A Graph-Neural-Network-Powered Solver Framework for Graph Optimization Problems

• Published in: IEEE transaction on neural networks and learning systems Vol. 35; no. 9; pp. 11746 - 11760
• Main Authors: Zhang, Congsong, Gao, Yong, Nastos, James
• Format: Journal Article
• Language: English
• Published: United States IEEE 01.09.2024
• Subjects: Backtracking; Branching heuristics; Entropy; Graph neural networks; graph neural networks (GNNs); Optimization; Probabilistic logic; Probability distribution; Search problems; Shannon entropy; the probabilistic method
• ISSN: 2162-237X; 2162-2388; 2162-2388
• DOI: 10.1109/TNNLS.2024.3397926

Backtracking combined with branching heuristics is a prevalent approach for tackling constraint satisfaction problems (CSPs) and combinatorial optimization problems (COPs). While branching heuristics specifically designed for certain problems can be theoretically efficient, they are often complex and difficult to implement in practice.
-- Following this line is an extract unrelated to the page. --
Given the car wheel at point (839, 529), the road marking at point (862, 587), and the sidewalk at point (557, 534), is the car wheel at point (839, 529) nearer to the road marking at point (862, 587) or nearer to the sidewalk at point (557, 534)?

On the other hand, general branching heuristics can be applied across various problems, but at the risk of suboptimality. We introduce a solver framework that leverages the Shannon entropy in branching heuristics to bridge the gap between generality and specificity in branching heuristics. This enables backtracking to follow the path of least uncertainty, based on probability distributions that conform to problem constraints. We employ graph neural network (GNN) models with loss functions derived from the probabilistic method to learn these probability distributions. We have evaluated our approach by its applications to two NP-hard problems: the (minimum) dominating-clique problem and the edge-clique-cover problem. Compared with the state-of-the-art solvers for both problems, our solver framework outputs competitive results. Specifically, for the (minimum) dominating-clique problem, our approach generates fewer branches than the solver presented by Culberson et al. (2005). For the edge-clique-cover problem, our approach produces smaller-sized edge clique covers (ECCs) than the solvers referenced by Conte et al. (2020) and Kellerman (1973).